Sutton Community Transport

Celebrates the opening of Sutton Community Transport's impressive new vehicle depot and offices at Beddington Lane.

This was published under the 2010 to 2015 Conservative and Liberal Democrat coalition government
The Rt Hon Norman Baker

Norman Baker, Minister for Local and Regional Transport formally opened Sutton Community Transport’s impressive new vehicle depot and offices at Beddington Lane.

Sutton Community Transport

Date filmed:12 October 2010

Transcript

Narrator: Sutton Community Transport is a registered charity working in the London boroughs of Sutton and Croydon. Last year it won a number of home-to-school contracts from Croydon Council and obtained working capital funding from Futurebuilders. Norman Baker, Minister for Local and Regional Transport, formally opened the charity’s impressive new vehicle depot and offices at Beddington Lane. He was keen to emphasise the importance of community transport.

Norman Baker, Minister for Local and Regional Transport: Well, if we didn’t have community transport then there’d be a whole range of people in society who simply wouldn’t be able to get anywhere, so it’s a tremendously important function, and this is a very good example of what can be achieved in undertaking a huge number of journeys for different people of different varieties and needs, and this is a particularly good model because it actually requires no public funding. By undertaking contract services which are paid for, that subsidises the services which need to be undertaken for community purposes. So it’s a really good example of what can be achieved.

Mike Skinner, Chief Executive, Sutton Community Transport: In Sutton it’s about 47,000 passengers a year that we carry. It tends to be a combination of older people, many with disabilities, and younger people. We do also do a lot of work for schools, so there’s a whole age range from 5 through to 95. We do a lot of work for about 20 to 25 schools in Sutton. That tends to be outings, day trips, care homes, sheltered housing, to allow them to go out to the countryside or go to the coast in the summer. So it’s a whole range of things.

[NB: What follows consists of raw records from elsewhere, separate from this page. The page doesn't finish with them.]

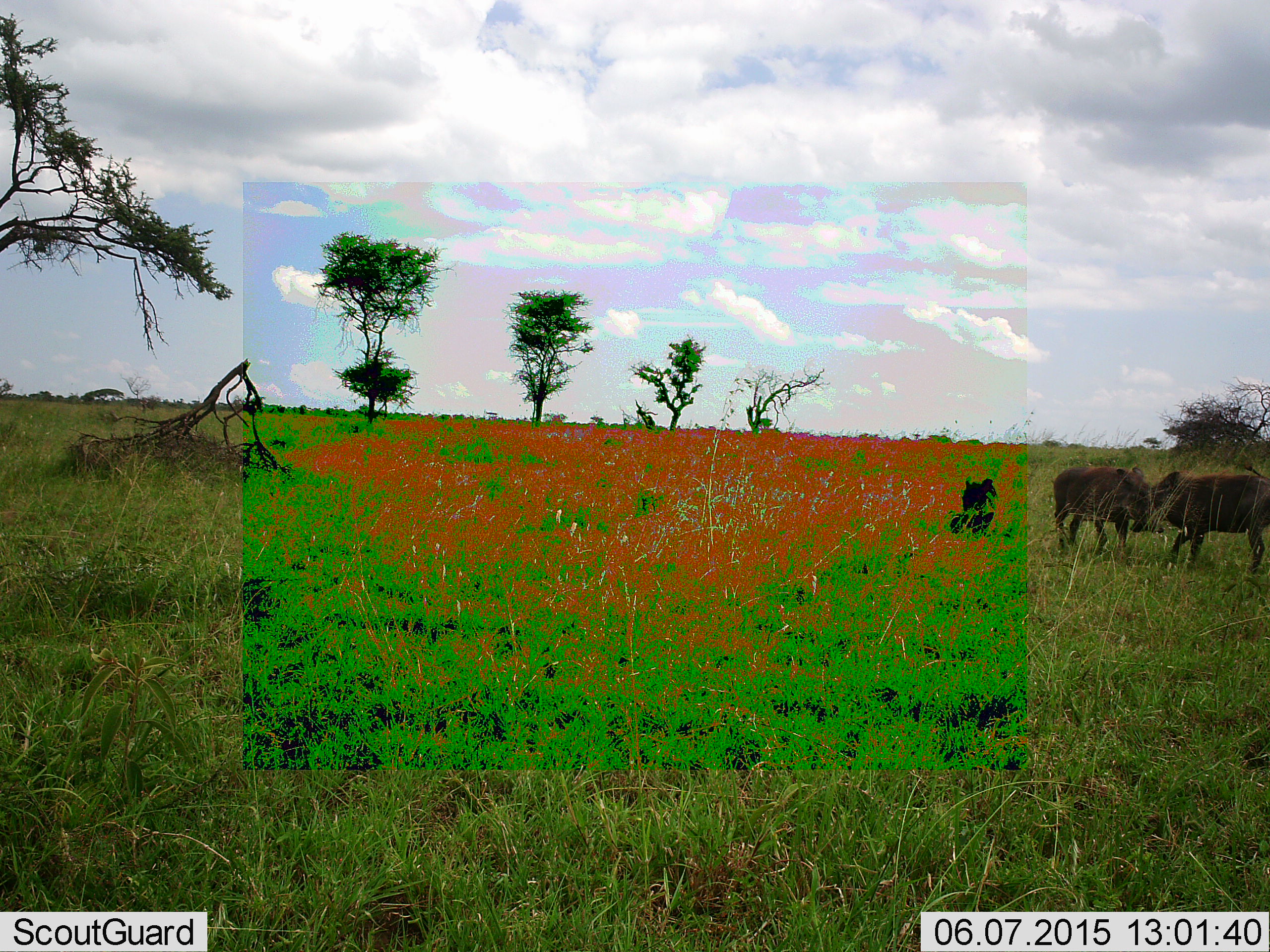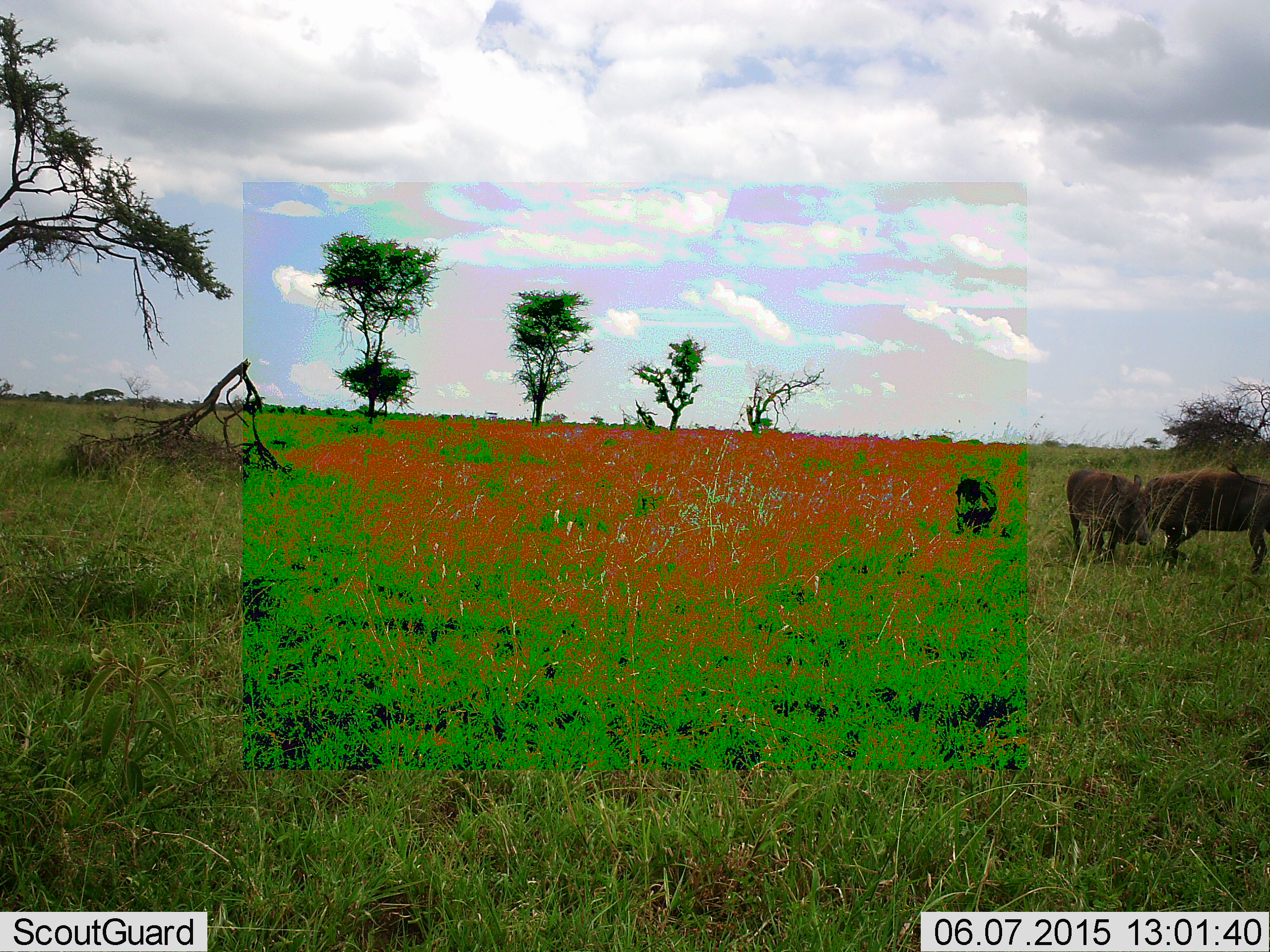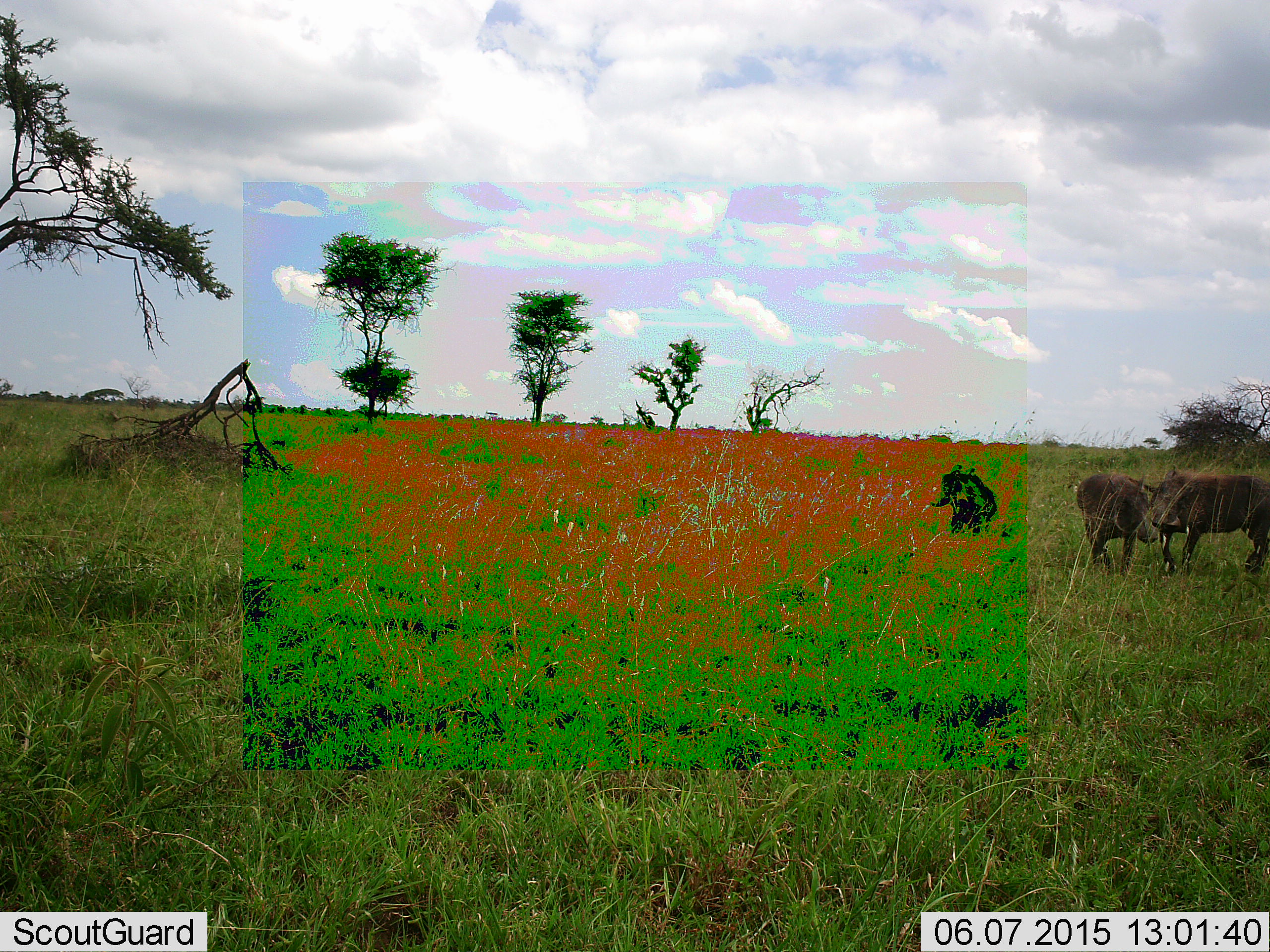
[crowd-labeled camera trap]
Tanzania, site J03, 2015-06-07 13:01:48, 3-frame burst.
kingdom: Animalia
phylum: Chordata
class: Mammalia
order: Artiodactyla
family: Suidae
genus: Phacochoerus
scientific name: Phacochoerus africanus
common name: warthog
Warthog (Phacochoerus africanus), count 3. Behavior (volunteer vote fractions): standing 30%, resting 0%, moving 30%, interacting 70%. Young present (vote fraction): 10%. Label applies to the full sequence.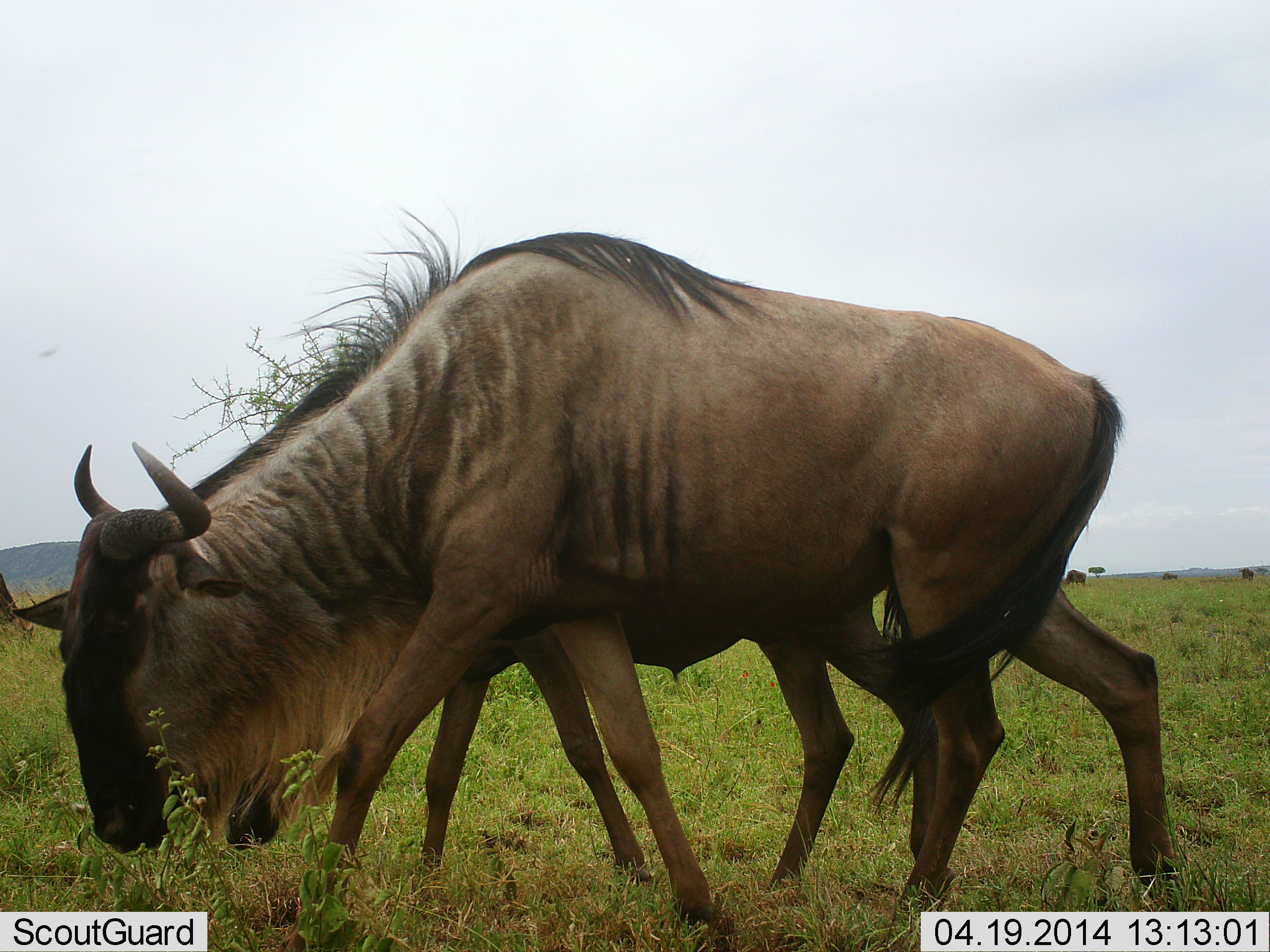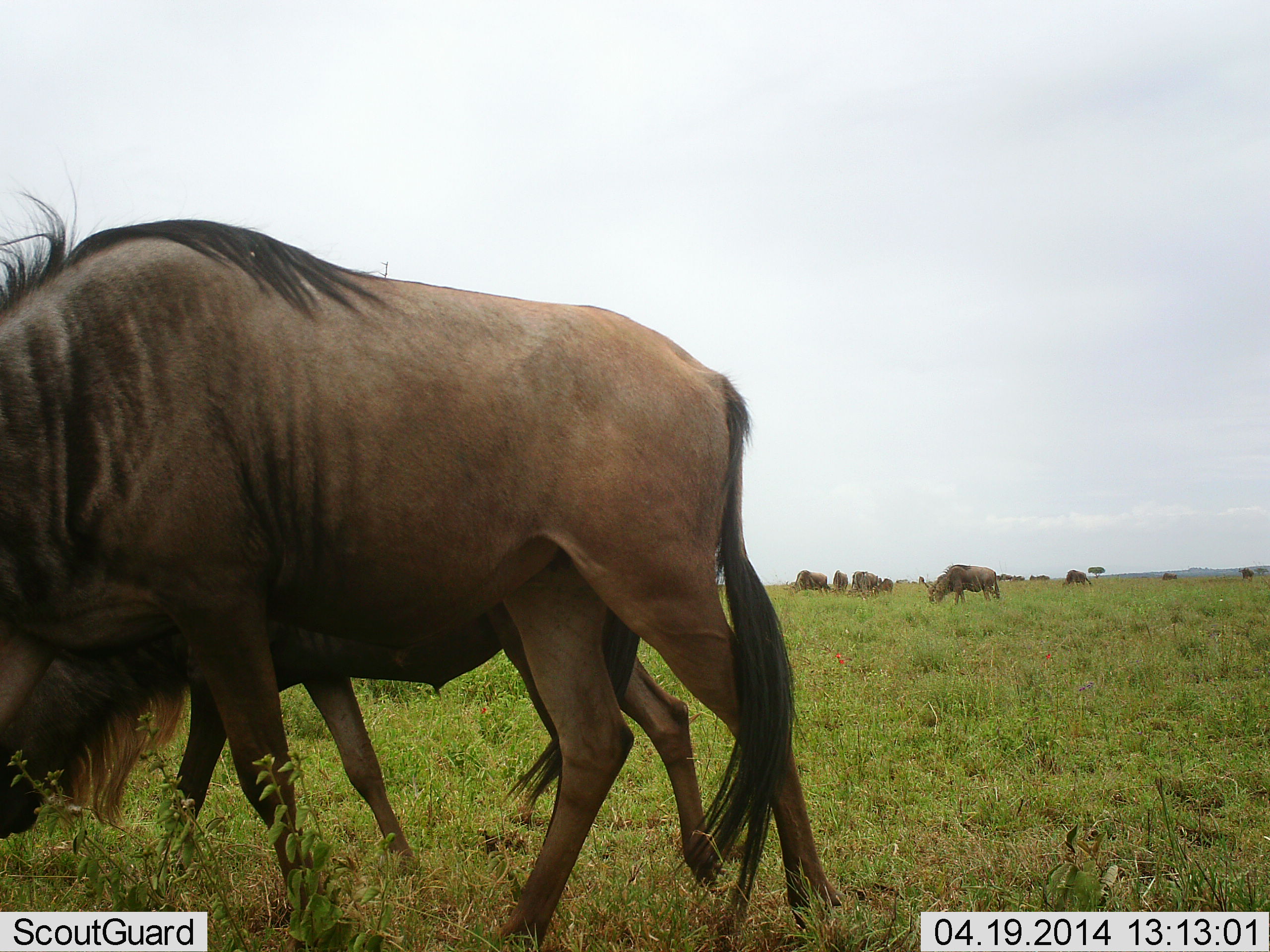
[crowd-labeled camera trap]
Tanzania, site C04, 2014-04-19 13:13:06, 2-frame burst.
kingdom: Animalia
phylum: Chordata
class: Mammalia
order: Artiodactyla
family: Bovidae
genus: Connochaetes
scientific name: Connochaetes taurinus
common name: blue wildebeest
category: wildebeest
Wildebeest (blue wildebeest) (Connochaetes taurinus), count 10. Behavior (volunteer vote fractions): standing 20%, resting 0%, moving 50%, interacting 10%. Young present (vote fraction): 10%. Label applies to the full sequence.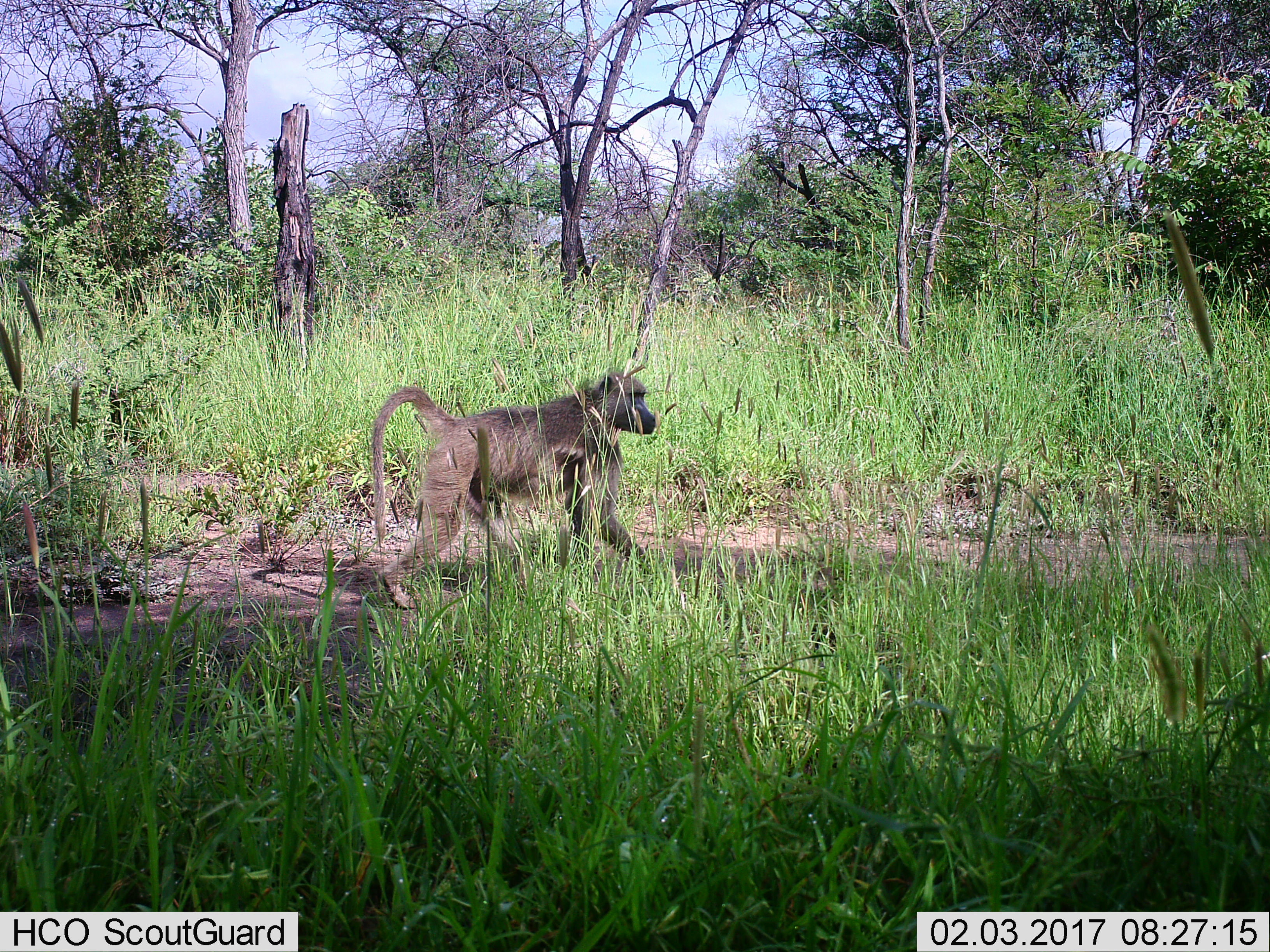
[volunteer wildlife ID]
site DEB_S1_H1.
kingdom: Animalia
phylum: Chordata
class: Mammalia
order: Primates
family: Cercopithecidae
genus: Papio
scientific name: Papio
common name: baboon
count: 1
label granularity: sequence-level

Sue Robson, Co-Founder, Sutton Community Transport: The realisation today is the vision that we had in place then and that, actually, I wrote that bid based upon. So it’s just great for me to come back here today and see the realisation of what, 15 years ago, started so small and now it’s doing all of this for so many vulnerable people in Sutton and the surrounding area. It’s just brilliant.

Norman Baker: We’re very keen to see community schemes such as this. We support the community transport sector very strongly. I’ve met them already on a national basis. They do a tremendous amount of good work and fit in exactly with the sort of localism and Big Society the government wants to encourage.